WHAT IS ASKED: Each line below should be reproduced without any alteration.

LISTED ENTRIES:

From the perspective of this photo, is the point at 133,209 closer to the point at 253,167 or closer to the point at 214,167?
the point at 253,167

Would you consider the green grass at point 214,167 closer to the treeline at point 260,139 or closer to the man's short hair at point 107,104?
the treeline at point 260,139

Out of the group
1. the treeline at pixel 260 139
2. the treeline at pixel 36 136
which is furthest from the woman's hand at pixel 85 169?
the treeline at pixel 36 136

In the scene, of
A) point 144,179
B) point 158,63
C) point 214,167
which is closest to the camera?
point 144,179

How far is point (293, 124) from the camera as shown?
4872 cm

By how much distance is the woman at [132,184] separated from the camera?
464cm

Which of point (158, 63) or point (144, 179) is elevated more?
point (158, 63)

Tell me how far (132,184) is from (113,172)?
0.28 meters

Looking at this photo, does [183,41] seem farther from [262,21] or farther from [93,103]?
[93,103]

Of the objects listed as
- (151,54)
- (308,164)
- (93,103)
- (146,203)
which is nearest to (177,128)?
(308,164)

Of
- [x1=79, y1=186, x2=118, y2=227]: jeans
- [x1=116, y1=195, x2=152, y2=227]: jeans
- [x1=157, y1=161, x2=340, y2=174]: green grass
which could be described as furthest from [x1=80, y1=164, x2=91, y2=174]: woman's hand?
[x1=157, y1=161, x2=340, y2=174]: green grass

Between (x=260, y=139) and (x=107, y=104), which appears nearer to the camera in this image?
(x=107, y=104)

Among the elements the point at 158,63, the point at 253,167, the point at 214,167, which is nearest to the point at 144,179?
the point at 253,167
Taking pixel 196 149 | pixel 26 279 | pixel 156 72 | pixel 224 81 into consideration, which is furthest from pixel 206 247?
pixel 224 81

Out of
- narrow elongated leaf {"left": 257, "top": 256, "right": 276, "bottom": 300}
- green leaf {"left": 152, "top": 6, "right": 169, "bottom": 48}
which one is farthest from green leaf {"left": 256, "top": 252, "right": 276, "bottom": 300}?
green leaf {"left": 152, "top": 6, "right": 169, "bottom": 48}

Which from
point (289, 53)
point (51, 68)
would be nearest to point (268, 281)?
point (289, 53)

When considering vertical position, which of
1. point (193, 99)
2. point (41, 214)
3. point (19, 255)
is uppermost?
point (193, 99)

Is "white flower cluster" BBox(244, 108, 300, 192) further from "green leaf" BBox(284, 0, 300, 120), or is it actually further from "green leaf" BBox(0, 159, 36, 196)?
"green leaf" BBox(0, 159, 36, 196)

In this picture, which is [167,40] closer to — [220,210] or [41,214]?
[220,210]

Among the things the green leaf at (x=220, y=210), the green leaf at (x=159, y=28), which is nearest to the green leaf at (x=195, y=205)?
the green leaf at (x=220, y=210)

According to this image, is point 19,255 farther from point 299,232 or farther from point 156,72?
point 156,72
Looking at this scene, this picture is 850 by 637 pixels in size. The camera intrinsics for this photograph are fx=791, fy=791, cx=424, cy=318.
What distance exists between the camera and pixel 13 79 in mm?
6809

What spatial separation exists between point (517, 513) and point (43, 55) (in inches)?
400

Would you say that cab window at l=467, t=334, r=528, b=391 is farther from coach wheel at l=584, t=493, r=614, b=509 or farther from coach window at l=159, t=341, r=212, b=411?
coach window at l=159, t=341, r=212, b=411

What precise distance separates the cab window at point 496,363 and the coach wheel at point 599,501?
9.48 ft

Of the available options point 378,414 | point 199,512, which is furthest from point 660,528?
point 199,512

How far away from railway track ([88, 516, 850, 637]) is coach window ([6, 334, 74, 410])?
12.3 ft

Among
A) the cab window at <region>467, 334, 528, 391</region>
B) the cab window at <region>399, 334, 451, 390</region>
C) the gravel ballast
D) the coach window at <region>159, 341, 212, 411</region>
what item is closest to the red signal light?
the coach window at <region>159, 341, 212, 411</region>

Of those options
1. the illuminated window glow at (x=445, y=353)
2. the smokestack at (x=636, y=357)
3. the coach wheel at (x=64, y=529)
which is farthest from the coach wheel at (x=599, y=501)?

TASK RESPONSE:
From the perspective of this photo, is the point at 133,209 closer to the point at 253,167 or closer to the point at 214,167?
the point at 253,167

Would you consider the green grass at point 214,167 closer to the treeline at point 260,139 or closer to the man's short hair at point 107,104?
the treeline at point 260,139

Out of the group
1. the treeline at pixel 260 139
2. the treeline at pixel 36 136
which is furthest from the woman's hand at pixel 85 169?
the treeline at pixel 36 136

In the scene, of
A) point 144,179
B) point 158,63
C) point 214,167
which is closest to the camera?
point 144,179

How far is point (293, 124) from the camera as shown?
4872 cm

By how much distance is the woman at [132,184] separated from the camera?
464cm

Which of point (158, 63) or point (144, 179) is elevated more?
point (158, 63)

Tell me how far (132,184) is from (113,172)?
0.28 meters

Looking at this photo, does [183,41] seem farther from [262,21] or farther from [93,103]?
[93,103]

Of the objects listed as
- (151,54)
- (308,164)
- (93,103)
- (146,203)
which is nearest to (177,128)?
(308,164)

Of
- [x1=79, y1=186, x2=118, y2=227]: jeans
- [x1=116, y1=195, x2=152, y2=227]: jeans
- [x1=157, y1=161, x2=340, y2=174]: green grass
which could be described as furthest from [x1=80, y1=164, x2=91, y2=174]: woman's hand?
[x1=157, y1=161, x2=340, y2=174]: green grass

Between (x=260, y=139) and (x=107, y=104), which appears nearer to the camera in this image?
(x=107, y=104)

Among the elements the point at 158,63, the point at 253,167, the point at 214,167, which is nearest to the point at 144,179?
the point at 253,167
Taking pixel 196 149 | pixel 26 279 | pixel 156 72 | pixel 224 81 into consideration, which is furthest from pixel 206 247?
pixel 224 81

Out of
- narrow elongated leaf {"left": 257, "top": 256, "right": 276, "bottom": 300}
- green leaf {"left": 152, "top": 6, "right": 169, "bottom": 48}
which one is farthest from green leaf {"left": 256, "top": 252, "right": 276, "bottom": 300}?
green leaf {"left": 152, "top": 6, "right": 169, "bottom": 48}

Which from
point (289, 53)
point (51, 68)
would be nearest to point (268, 281)?
point (289, 53)

When considering vertical position, which of
1. point (193, 99)
2. point (41, 214)
3. point (19, 255)
is uppermost?
point (193, 99)

Is "white flower cluster" BBox(244, 108, 300, 192) further from "green leaf" BBox(284, 0, 300, 120), or is it actually further from "green leaf" BBox(0, 159, 36, 196)?
"green leaf" BBox(0, 159, 36, 196)

In this picture, which is [167,40] closer to — [220,210] or [41,214]?
[220,210]

Among the things the green leaf at (x=220, y=210), the green leaf at (x=159, y=28), which is nearest to the green leaf at (x=195, y=205)?
the green leaf at (x=220, y=210)

According to this image, is point 19,255 farther from point 299,232 or farther from point 156,72?
point 156,72
Looking at this scene, this picture is 850 by 637 pixels in size. The camera intrinsics for this photograph are fx=791, fy=791, cx=424, cy=318.
What distance exists between the camera and pixel 13 79 in mm?
6809

What spatial separation exists between point (517, 513) and point (43, 55) (in inches)?
400

Would you say that cab window at l=467, t=334, r=528, b=391 is farther from coach wheel at l=584, t=493, r=614, b=509 or farther from coach window at l=159, t=341, r=212, b=411?
coach window at l=159, t=341, r=212, b=411

What precise distance separates the cab window at point 496,363 and the coach wheel at point 599,501?
9.48 ft

Of the available options point 378,414 | point 199,512, which is furthest from point 660,528?
point 199,512

How far away from railway track ([88, 516, 850, 637]) is coach window ([6, 334, 74, 410])?
12.3 ft

Among
A) the cab window at <region>467, 334, 528, 391</region>
B) the cab window at <region>399, 334, 451, 390</region>
C) the gravel ballast
D) the coach window at <region>159, 341, 212, 411</region>
what item is closest to the red signal light?
the coach window at <region>159, 341, 212, 411</region>

Of those options
1. the illuminated window glow at (x=445, y=353)
2. the smokestack at (x=636, y=357)
3. the coach wheel at (x=64, y=529)
which is farthest from the coach wheel at (x=599, y=501)?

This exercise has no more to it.